Power Finance Corporation Ltd Q4 FY2026 Earnings and Strategic Merger Roadmap

Power Finance Corporation (PFC) reported a resilient FY26, marked by record standalone net profits of INR 20,051 crore, a 16% year-on-year increase. Consolidated PAT reached INR 33,625 crore, with asset quality remaining strong at 0.13% net NPA. The company is actively progressing toward its planned merger with REC by April 1, 2027, aiming to create a unified powerhouse for India’s power sector financing as it eyes a 10% loan growth for FY27.

Financial Highlights

The company delivered a robust performance in FY26, which management described as a “Year Where Resilience Met Results.” Standalone net profit reached an all-time high of INR 20,051 crore, supported by 13% net interest income growth and INR 1,800 crore in provision reversals. On a consolidated basis, PFC maintains the largest NBFC loan book in India at INR 11.64 lakh crore, with a leading renewable energy portfolio of INR 1.65 lakh crore.

Strategic Merger with REC

A primary focus for the company is the upcoming merger with REC, aimed at creating a single-window financing institution for India’s power sector. Boards of both entities have provided in-principle approval, with advisors and valuers already appointed. The company is targeting the formal commencement of the merged entity by April 1, 2027. This integration is expected to unlock greater scale, capital efficiency, and accelerated decision-making capabilities.

Asset Quality and Growth Outlook

Asset quality showed significant improvement, with net NPAs at 0.15% and 80% of the NPA book resolved from its peak. Provisioning coverage on Stage-3 assets remains healthy at 86%. Looking ahead to FY27, management has set a 10% loan growth target. The company plans to leverage opportunities in short-to-medium-term distribution financing, thermal and nuclear capacity expansions, and emerging green technologies, including battery and pump storage solutions.

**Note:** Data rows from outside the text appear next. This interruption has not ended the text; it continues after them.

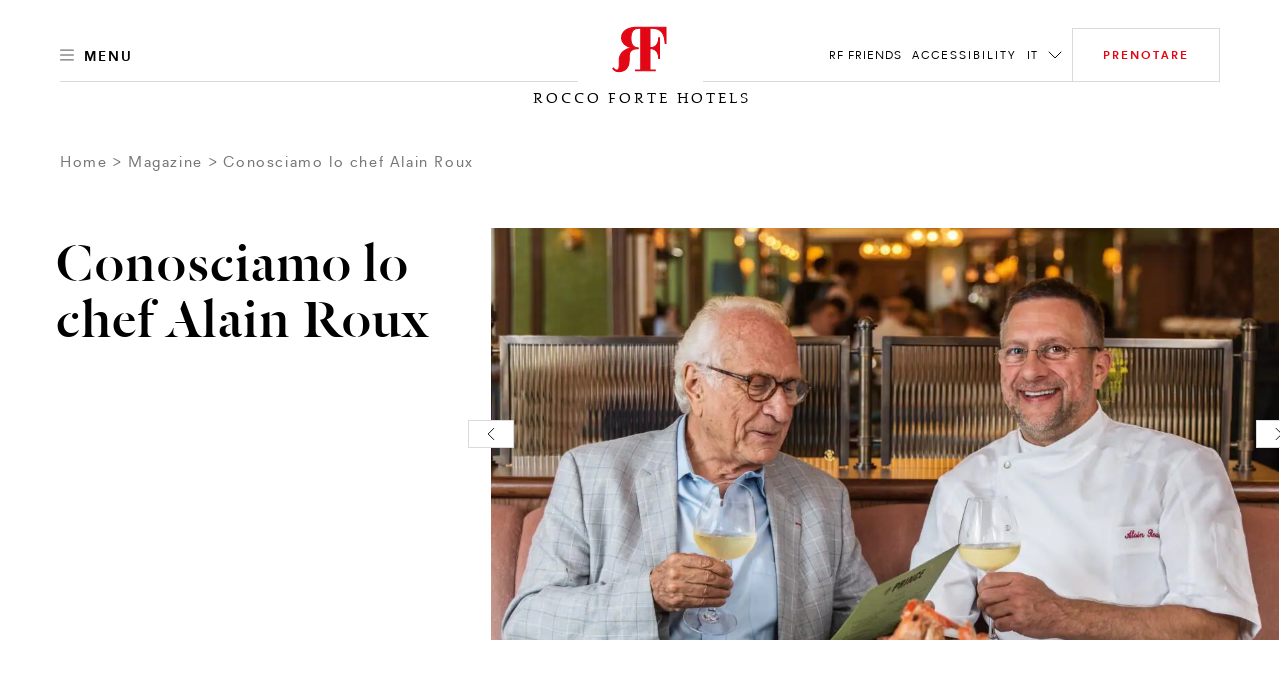

--- FILE ---
content_type: text/css
request_url: https://www.roccofortehotels.com/css/rf_roccoforte/wireframe.updates.css
body_size: 330
content:
/* ==================================================
   Central intro components
   ================================================== */

.rf-centred-intro .container-reduced-70 {
    max-width: 960px !important;
    padding-left: 0 !important;
    padding-right: 0 !important;
	margin-inline: auto;
    text-align: center;
}

.rf-centred-intro .rf-centred-intro__heading {
    /*font-size: 36px !important;*/
    font-weight: 400;
}

.rf-centred-intro .rf-centred-intro__subheading {
    /*font-size: 20px !important;*/
    font-weight: 400;
}

.rf-centred-intro__heading,
.rf-centred-intro__subheading,
.rf-centred-intro__text {
    text-align: center;
    marign-inline: auto;
}

.rf-centred-intro .rf-centred-intro__text p, .rf-centred-intro__text span {
    font-size: 16px !important;
    line-height: 24px !important;
    margin-bottom: 0 !important;
	text-align: center;
    marign-inline: auto;
}

.rf-centred-intro .rf-centred-intro__ctas {
    gap: 32px 12px;
	text-align: center;
    marign-inline: auto;
}

.rf-centred-intro .rf-centred-intro__ctas .btn {
    font-size: 12px;
    text-transform: uppercase;
    padding: 12px 42px;
    line-height: 1;
    height: 42px;
}

.rf-centred-intro .rf-centred-intro__btn {
    letter-spacing: 0.18em;
    text-transform: uppercase;
    padding: 12px 42px;
}

.rf-centred-intro .btn-outline-dark:hover {
    color: #ffffff !important;
}

.rf-centred-intro .rf-floor-plan__item {
    padding: 12px;
    text-align: center;
    display: flex;
    flex-direction: column;
    align-items: center;
}

.rf-centred-intro .rf-floor-plan__value {
    font-size: 14px !important;
    text-transform: uppercase;
    font-weight: 400;
    color: #000;
}

.rf-centred-intro .rf-floor-plan__label {
    font-weight: 600;
    font-size: 14px !important;
    text-transform: uppercase;
    line-height: 22px;
    margin-bottom: 8px;
}

@media (max-width: 768px) {
    .rf-centred-intro .rf-centred-intro__ctas {
        flex-direction: column;
        width: 100%;
        gap: 24px;
    }

    .rf-centred-intro .rf-centred-intro__ctas .btn {
        width: 100% !important;
        max-width: 100%;
    }

    .rf-centred-intro .rf-floor-plan__item {
        padding: 12px 24px;
    }

    .rf-centred-intro .container-reduced-70 {
        padding-left: 25px !important;
        padding-right: 25px !important;
    }
}

@media (min-width: 768px) and (max-width: 1024px) {
    .rf-centred-intro .container-reduced-70 {
        padding-left: 25px !important;
        padding-right: 25px !important;
    }
}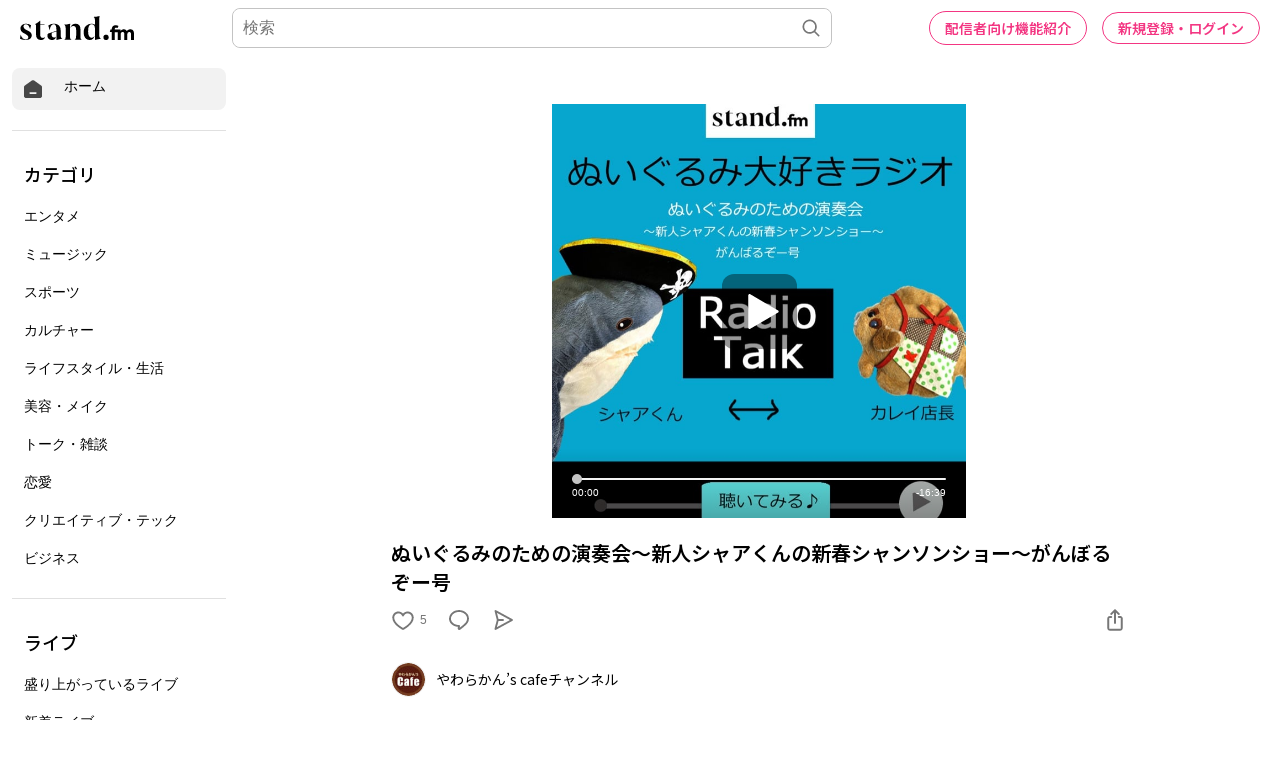

--- FILE ---
content_type: text/html; charset=utf-8
request_url: https://www.google.com/recaptcha/api2/aframe
body_size: 184
content:
<!DOCTYPE HTML><html><head><meta http-equiv="content-type" content="text/html; charset=UTF-8"></head><body><script nonce="6MYDNxuXqNKc8qadZbeoKA">/** Anti-fraud and anti-abuse applications only. See google.com/recaptcha */ try{var clients={'sodar':'https://pagead2.googlesyndication.com/pagead/sodar?'};window.addEventListener("message",function(a){try{if(a.source===window.parent){var b=JSON.parse(a.data);var c=clients[b['id']];if(c){var d=document.createElement('img');d.src=c+b['params']+'&rc='+(localStorage.getItem("rc::a")?sessionStorage.getItem("rc::b"):"");window.document.body.appendChild(d);sessionStorage.setItem("rc::e",parseInt(sessionStorage.getItem("rc::e")||0)+1);localStorage.setItem("rc::h",'1769055653414');}}}catch(b){}});window.parent.postMessage("_grecaptcha_ready", "*");}catch(b){}</script></body></html>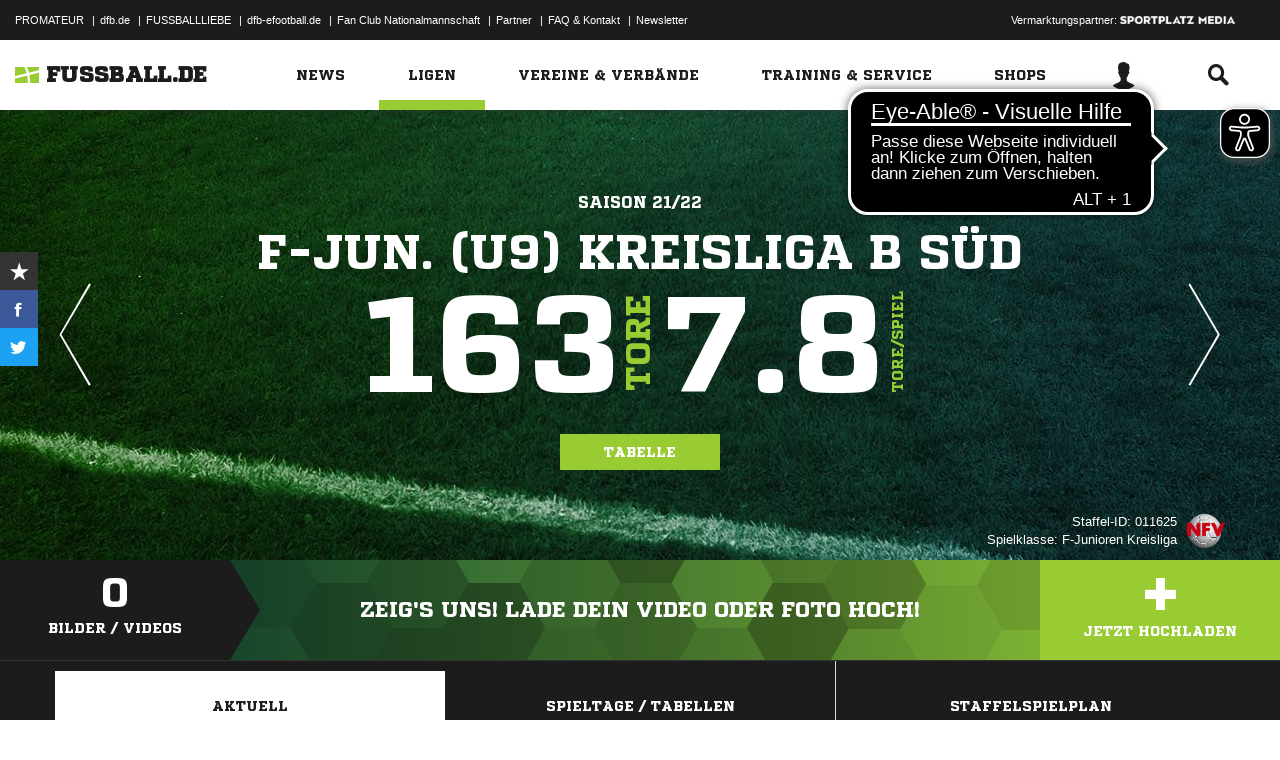

--- FILE ---
content_type: text/css; charset=UTF-8
request_url: https://www.fussball.de/export.fontface/-/id/wjr26b4z/type/css
body_size: 14
content:
@font-face {
	font-family: font-wjr26b4z;
	src: 
		url('//www.fussball.de/export.fontface/-/format/woff/id/wjr26b4z/type/font') format('woff'),
		url('//www.fussball.de/export.fontface/-/format/ttf/id/wjr26b4z/type/font') format('truetype');
}

.results-c-wjr26b4z {
	font-family: font-wjr26b4z !important;
}

--- FILE ---
content_type: text/css; charset=UTF-8
request_url: https://www.fussball.de/export.fontface/-/id/6hyh0l6i/type/css
body_size: 12
content:
@font-face {
	font-family: font-6hyh0l6i;
	src: 
		url('//www.fussball.de/export.fontface/-/format/woff/id/6hyh0l6i/type/font') format('woff'),
		url('//www.fussball.de/export.fontface/-/format/ttf/id/6hyh0l6i/type/font') format('truetype');
}

.results-c-6hyh0l6i {
	font-family: font-6hyh0l6i !important;
}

Dividend and Capital Position

Reflecting strong financial health, the Board has proposed a final dividend of INR 3.95 per share, bringing the total dividend for FY26 to INR 18.55 per share. The company remains well-capitalized with a CRAR of 23.44% and a Tier-1 capital ratio of 21.93% as of March 31, 2026, providing comfortable headroom for future business expansion.